Inquinamento

L’allarme di Greenpeace sulla fast fashion: quanto costa all’ambiente l’e-commerce

Il grave fenomeno della fast fashion è un problema che provoca l’inquinamento: l’impatto ambientale è deleterio. Cosa spiega Greenpeace. 


I resi online sono una pratica spesso utilizzata dai consumatori che, infatti, scelgono di ridare indietro un capo acquistato. Greenpeace lancia intanto l’allarme e parla di un forte impatto ambientale.

I numeri non mentono e la pratica è diventata una consuetudine insostenibile da un punto di vista del rispetto per l’ambiente. Il fenomeno si chiama fast fashion e proprio i dati offrono un quadro preoccupante.

Allarme fast fashion: cosa è emerso

L’inchiesta di Greenpeace è stata condotta grazie alla collaborazione con Report. Nel caso specifico attenzione all’impatto dei resi nel settore fast fashion che avviene tramite le piattaforme di acquisti online (in gergo e-commerce ndr). E proprio con gli acquisti di 24 capi di abbigliamento, infatti, Greenpeace ha nascosto dei localizzatori GPS nei vestiti, così da tracciarne i viaggi.

I capi fanno parte di spedizioni avviate da grandi colossi dell’e-commerce come H&M, Zalando, Amazon e via dicendo. Ebbene sì, in 58 giorni i pacchi hanno percorso qualcosa come 100mila chilometri, attraversando 13 Paesi in Europa e anche in Cina. Una media di oltre 4.500 chilometri per ogni consegna e reso. Nel caso specifico, inoltre, i capi sono stati resi in 29 occasioni, venduti e rivenduti 40 volte, ma il 58% non sarebbe stato invece rivenduto.

conseguenze fast fashion ambiente
La delicata questione del fast fashion e le conseguenze per l’ambiente – biopianeta.it

I mezzi per il trasporto più gettonati sono il camion, seguito da aereo.

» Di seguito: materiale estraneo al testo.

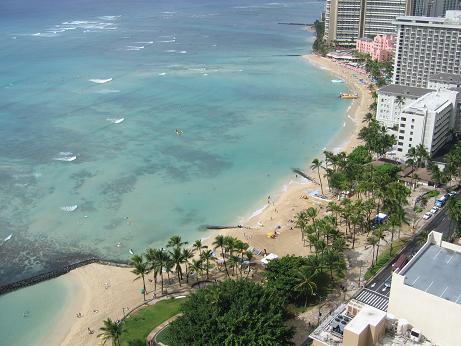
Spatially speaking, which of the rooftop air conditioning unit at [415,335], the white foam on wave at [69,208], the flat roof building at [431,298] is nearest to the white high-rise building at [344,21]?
the white foam on wave at [69,208]

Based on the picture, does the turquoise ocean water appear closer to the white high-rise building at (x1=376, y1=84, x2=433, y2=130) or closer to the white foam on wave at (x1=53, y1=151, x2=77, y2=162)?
the white foam on wave at (x1=53, y1=151, x2=77, y2=162)

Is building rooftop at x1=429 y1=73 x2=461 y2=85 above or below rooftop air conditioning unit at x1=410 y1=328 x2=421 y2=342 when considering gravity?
above

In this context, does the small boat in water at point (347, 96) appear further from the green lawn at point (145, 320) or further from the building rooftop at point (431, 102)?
the green lawn at point (145, 320)

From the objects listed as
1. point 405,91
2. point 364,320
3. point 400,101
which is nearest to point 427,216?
point 364,320

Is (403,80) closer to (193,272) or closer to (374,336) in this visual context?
(193,272)

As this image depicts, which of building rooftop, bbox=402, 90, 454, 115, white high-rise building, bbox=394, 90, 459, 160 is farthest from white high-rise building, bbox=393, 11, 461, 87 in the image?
white high-rise building, bbox=394, 90, 459, 160

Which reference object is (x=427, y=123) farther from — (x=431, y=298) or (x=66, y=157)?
(x=66, y=157)
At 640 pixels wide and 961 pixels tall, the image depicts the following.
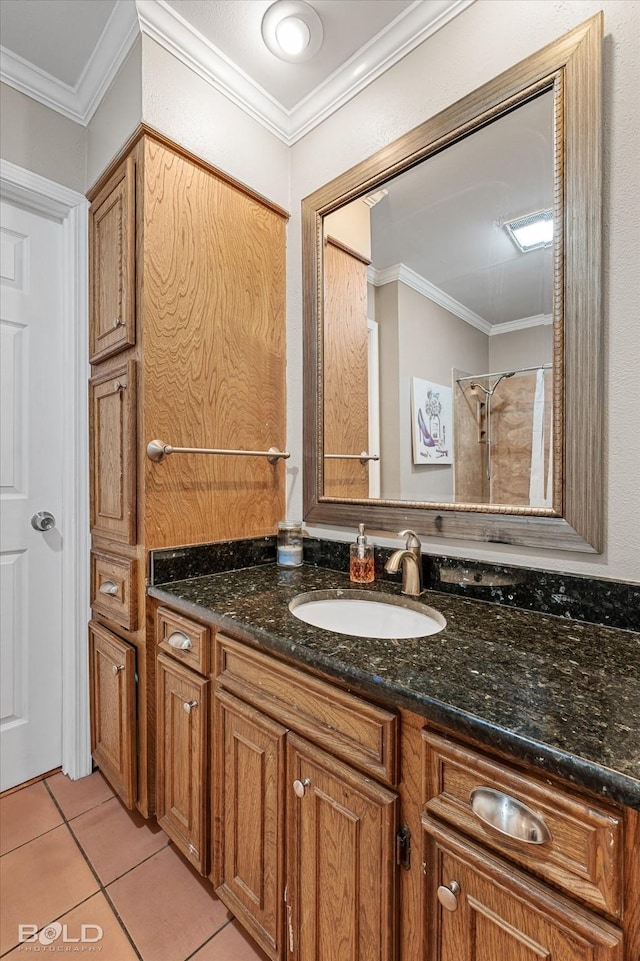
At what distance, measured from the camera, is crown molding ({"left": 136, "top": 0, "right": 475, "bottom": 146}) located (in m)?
1.29

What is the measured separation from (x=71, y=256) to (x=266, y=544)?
1.30 meters

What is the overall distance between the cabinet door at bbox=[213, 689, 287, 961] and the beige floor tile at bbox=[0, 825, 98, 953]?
1.50ft

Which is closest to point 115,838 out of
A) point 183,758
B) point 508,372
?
point 183,758

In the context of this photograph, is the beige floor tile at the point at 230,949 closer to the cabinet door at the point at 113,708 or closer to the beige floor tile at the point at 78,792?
the cabinet door at the point at 113,708

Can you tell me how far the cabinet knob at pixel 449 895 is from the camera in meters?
0.65

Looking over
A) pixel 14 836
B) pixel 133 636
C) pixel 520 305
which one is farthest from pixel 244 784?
pixel 520 305

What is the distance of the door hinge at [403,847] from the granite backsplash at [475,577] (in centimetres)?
57

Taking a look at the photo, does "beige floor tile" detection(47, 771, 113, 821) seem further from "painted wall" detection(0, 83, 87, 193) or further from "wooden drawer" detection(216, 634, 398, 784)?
"painted wall" detection(0, 83, 87, 193)

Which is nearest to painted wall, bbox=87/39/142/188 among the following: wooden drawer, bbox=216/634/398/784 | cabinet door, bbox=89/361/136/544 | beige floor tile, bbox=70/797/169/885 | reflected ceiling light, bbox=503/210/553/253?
cabinet door, bbox=89/361/136/544

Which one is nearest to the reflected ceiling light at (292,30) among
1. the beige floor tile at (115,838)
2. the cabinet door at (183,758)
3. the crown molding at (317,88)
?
the crown molding at (317,88)

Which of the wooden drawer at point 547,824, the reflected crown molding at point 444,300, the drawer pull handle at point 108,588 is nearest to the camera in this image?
the wooden drawer at point 547,824

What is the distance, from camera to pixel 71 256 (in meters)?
1.68

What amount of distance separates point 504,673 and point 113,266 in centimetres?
162

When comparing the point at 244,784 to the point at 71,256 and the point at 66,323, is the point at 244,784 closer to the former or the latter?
the point at 66,323
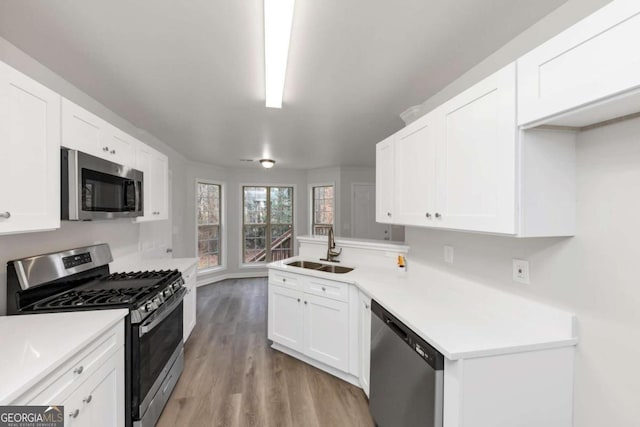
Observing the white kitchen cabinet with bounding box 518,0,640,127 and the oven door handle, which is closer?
the white kitchen cabinet with bounding box 518,0,640,127

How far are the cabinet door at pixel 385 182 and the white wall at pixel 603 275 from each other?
1.08m

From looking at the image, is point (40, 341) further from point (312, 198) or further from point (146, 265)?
point (312, 198)

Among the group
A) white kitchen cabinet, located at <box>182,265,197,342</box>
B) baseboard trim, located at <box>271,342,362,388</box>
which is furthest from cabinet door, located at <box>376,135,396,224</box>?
white kitchen cabinet, located at <box>182,265,197,342</box>

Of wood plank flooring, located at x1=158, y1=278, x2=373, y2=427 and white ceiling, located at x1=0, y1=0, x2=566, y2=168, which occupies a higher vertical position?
white ceiling, located at x1=0, y1=0, x2=566, y2=168

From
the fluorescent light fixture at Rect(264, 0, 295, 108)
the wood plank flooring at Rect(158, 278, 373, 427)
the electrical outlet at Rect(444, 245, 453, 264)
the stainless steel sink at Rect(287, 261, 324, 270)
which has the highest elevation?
the fluorescent light fixture at Rect(264, 0, 295, 108)

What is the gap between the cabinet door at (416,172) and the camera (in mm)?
1780

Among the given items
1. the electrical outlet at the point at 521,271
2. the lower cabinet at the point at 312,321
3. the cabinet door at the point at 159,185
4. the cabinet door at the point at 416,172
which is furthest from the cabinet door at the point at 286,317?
the electrical outlet at the point at 521,271

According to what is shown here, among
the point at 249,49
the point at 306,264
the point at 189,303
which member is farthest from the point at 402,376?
the point at 189,303

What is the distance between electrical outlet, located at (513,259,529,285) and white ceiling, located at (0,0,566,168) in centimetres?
127

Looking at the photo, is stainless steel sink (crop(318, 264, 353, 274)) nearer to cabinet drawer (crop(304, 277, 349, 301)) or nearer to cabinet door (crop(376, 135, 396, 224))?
cabinet drawer (crop(304, 277, 349, 301))

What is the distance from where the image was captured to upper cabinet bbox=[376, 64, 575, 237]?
1.19 meters

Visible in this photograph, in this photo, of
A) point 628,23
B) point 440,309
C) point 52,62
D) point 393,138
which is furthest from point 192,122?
point 628,23

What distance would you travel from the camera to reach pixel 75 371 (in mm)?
1200

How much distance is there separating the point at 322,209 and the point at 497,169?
213 inches
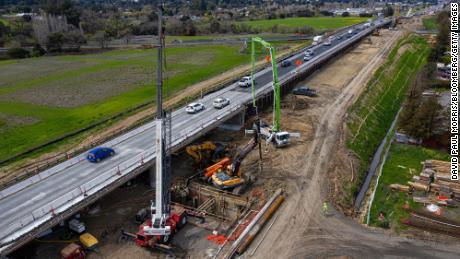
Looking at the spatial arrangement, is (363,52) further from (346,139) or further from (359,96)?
(346,139)

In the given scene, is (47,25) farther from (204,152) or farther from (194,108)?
(204,152)

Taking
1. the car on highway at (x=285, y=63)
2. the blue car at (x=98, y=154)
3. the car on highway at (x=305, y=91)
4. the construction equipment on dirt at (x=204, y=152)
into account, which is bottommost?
the construction equipment on dirt at (x=204, y=152)

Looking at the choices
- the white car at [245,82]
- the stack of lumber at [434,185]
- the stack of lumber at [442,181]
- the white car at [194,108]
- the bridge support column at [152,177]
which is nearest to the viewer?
the stack of lumber at [434,185]

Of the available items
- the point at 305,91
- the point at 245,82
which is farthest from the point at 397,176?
the point at 245,82

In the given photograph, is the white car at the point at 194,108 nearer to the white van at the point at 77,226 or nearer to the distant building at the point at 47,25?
the white van at the point at 77,226

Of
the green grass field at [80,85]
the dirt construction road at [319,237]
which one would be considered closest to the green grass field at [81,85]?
the green grass field at [80,85]

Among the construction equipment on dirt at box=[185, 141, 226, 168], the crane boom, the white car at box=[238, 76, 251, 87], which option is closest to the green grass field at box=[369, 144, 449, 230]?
the construction equipment on dirt at box=[185, 141, 226, 168]

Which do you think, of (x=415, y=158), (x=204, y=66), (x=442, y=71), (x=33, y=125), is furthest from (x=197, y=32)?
(x=415, y=158)
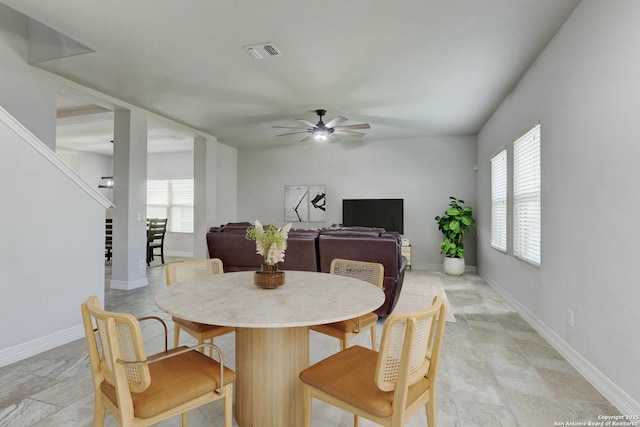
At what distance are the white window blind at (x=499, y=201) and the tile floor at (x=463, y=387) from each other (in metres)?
1.70

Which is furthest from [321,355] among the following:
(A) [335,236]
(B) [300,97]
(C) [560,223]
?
(B) [300,97]

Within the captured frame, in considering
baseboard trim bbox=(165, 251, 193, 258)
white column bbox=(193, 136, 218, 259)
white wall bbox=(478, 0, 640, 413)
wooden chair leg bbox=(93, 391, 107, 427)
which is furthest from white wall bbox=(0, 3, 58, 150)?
white wall bbox=(478, 0, 640, 413)

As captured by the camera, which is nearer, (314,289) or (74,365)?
(314,289)

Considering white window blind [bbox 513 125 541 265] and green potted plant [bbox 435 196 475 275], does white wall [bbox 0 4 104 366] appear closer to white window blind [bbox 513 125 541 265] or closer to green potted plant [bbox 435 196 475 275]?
white window blind [bbox 513 125 541 265]

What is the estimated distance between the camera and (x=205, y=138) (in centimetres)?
653

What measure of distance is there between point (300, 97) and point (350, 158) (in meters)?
2.86

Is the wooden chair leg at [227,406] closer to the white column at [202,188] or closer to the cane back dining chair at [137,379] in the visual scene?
the cane back dining chair at [137,379]

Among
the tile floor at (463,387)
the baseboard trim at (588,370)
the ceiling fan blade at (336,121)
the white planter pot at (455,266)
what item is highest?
the ceiling fan blade at (336,121)

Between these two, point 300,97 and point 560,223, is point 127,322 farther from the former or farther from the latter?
point 300,97

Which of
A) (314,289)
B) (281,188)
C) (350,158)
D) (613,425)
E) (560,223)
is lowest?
(613,425)

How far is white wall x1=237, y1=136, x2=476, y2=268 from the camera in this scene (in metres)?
6.54

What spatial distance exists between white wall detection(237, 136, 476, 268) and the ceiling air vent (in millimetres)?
4028

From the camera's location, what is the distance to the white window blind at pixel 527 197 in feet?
10.9

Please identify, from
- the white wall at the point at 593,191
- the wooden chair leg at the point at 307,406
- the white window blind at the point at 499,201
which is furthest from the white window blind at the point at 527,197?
the wooden chair leg at the point at 307,406
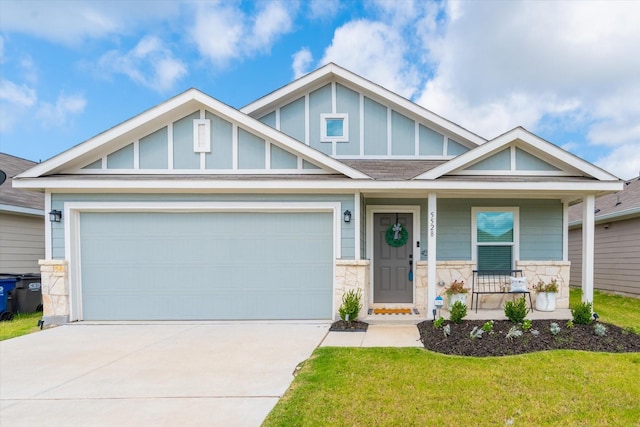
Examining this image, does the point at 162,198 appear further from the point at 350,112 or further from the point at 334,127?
the point at 350,112

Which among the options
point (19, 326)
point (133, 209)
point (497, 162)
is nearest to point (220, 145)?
point (133, 209)

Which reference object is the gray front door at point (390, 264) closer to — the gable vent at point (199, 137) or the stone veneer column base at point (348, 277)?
the stone veneer column base at point (348, 277)

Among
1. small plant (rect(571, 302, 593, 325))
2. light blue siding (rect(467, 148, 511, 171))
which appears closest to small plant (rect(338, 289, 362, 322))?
light blue siding (rect(467, 148, 511, 171))

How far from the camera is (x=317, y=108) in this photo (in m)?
9.12

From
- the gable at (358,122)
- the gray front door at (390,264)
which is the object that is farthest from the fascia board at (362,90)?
the gray front door at (390,264)

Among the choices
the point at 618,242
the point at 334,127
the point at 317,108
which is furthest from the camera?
the point at 618,242

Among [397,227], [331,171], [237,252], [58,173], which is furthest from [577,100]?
[58,173]

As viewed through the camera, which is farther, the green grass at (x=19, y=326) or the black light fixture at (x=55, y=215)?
the black light fixture at (x=55, y=215)

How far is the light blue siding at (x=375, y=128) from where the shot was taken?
8.85 m

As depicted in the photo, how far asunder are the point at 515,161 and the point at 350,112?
3901 millimetres

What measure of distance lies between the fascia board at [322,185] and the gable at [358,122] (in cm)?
220

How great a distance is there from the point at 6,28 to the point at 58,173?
7596 millimetres

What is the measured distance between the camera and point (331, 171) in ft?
23.2

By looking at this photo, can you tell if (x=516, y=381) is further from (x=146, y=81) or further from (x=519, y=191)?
(x=146, y=81)
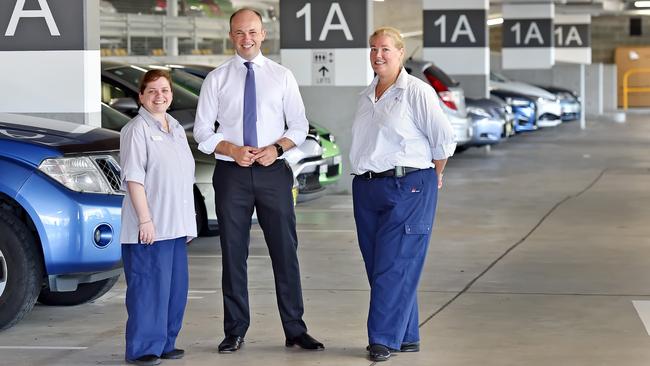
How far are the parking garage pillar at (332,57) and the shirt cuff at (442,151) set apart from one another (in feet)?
29.4

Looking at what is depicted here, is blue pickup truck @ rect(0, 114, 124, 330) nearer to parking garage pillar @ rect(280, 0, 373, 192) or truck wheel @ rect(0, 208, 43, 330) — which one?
truck wheel @ rect(0, 208, 43, 330)

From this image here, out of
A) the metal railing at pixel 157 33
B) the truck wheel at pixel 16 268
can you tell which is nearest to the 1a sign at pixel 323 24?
the truck wheel at pixel 16 268

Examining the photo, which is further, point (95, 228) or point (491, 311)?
point (491, 311)

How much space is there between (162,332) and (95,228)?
1.00 meters

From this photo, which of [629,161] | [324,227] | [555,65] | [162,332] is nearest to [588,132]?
[555,65]

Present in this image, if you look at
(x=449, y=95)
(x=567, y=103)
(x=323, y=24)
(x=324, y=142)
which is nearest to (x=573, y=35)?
(x=567, y=103)

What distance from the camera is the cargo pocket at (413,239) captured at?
22.2 feet

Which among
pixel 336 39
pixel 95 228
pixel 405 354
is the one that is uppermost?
pixel 336 39

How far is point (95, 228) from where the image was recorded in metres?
7.50

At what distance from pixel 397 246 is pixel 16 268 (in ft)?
6.99

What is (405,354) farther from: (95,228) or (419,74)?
(419,74)

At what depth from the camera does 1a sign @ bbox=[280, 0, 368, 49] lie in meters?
15.9

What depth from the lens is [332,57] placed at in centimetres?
1605

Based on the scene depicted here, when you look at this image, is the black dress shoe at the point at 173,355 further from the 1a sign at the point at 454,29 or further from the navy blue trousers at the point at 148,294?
the 1a sign at the point at 454,29
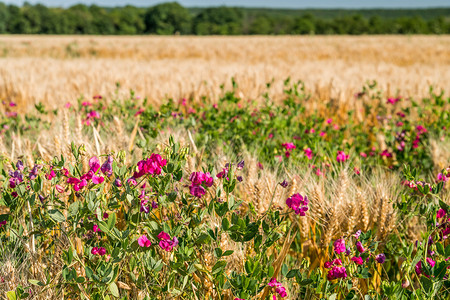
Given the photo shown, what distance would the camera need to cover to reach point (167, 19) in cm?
7812

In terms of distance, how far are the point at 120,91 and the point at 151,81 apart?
1069 mm

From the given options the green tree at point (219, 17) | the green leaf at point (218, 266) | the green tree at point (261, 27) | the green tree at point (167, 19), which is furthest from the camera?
the green tree at point (219, 17)

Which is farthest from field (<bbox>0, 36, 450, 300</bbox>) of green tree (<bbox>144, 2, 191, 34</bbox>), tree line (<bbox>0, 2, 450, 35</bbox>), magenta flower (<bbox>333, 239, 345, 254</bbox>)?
green tree (<bbox>144, 2, 191, 34</bbox>)

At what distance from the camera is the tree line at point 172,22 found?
6225cm

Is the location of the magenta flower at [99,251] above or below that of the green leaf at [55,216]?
below

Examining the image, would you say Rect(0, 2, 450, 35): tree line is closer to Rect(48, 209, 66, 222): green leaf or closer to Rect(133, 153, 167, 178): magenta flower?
Rect(133, 153, 167, 178): magenta flower

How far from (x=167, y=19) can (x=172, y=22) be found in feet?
4.36

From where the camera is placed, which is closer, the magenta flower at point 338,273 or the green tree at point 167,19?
the magenta flower at point 338,273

Ma non mancano in questo caso anche i furgoni e le navi. A facilitare tutto questo processo di reso è la gratuità del processo, non senza però conseguenze per l’impatto ambientale. E proprio quasi 6 capi su 10 oggetto di resi evidenzia la tendenza allo shopping compulsivo e dalla tendenza preoccupante.

A questo bisogna aggiungere il costo per i trasporti e anche per il packaging che creano in media 2,78 kg di anidride carbonica equivalente. L’abbigliamento e gli acquisti online sono una pratica molto attiva anche in Italia, specialmente fra i più giovani che prediligono il digitale.

Non bisogna inoltre dimenticare, sempre secondo Greenpeace, che ogni anno nell’Unione Europea si gettano via qualcosa come 5,8 milioni di tonnellate di prodotti tessili. Si tratta di un dettaglio allarmante: circa 12 chilogrammi a persona.

Conti alla mano, quindi, si tratta di un settore non in grado di riciclare i tessuti misti. La tendenza all’acquisto, con tanto di processo di usa e getta, sono un problema, senza dimenticare bassa qualità dei capi e produzione in enormi quantità. Una filiera che, in conclusione, penalizza l’ambiente e mette a dura prova lavoratrici e lavoratori.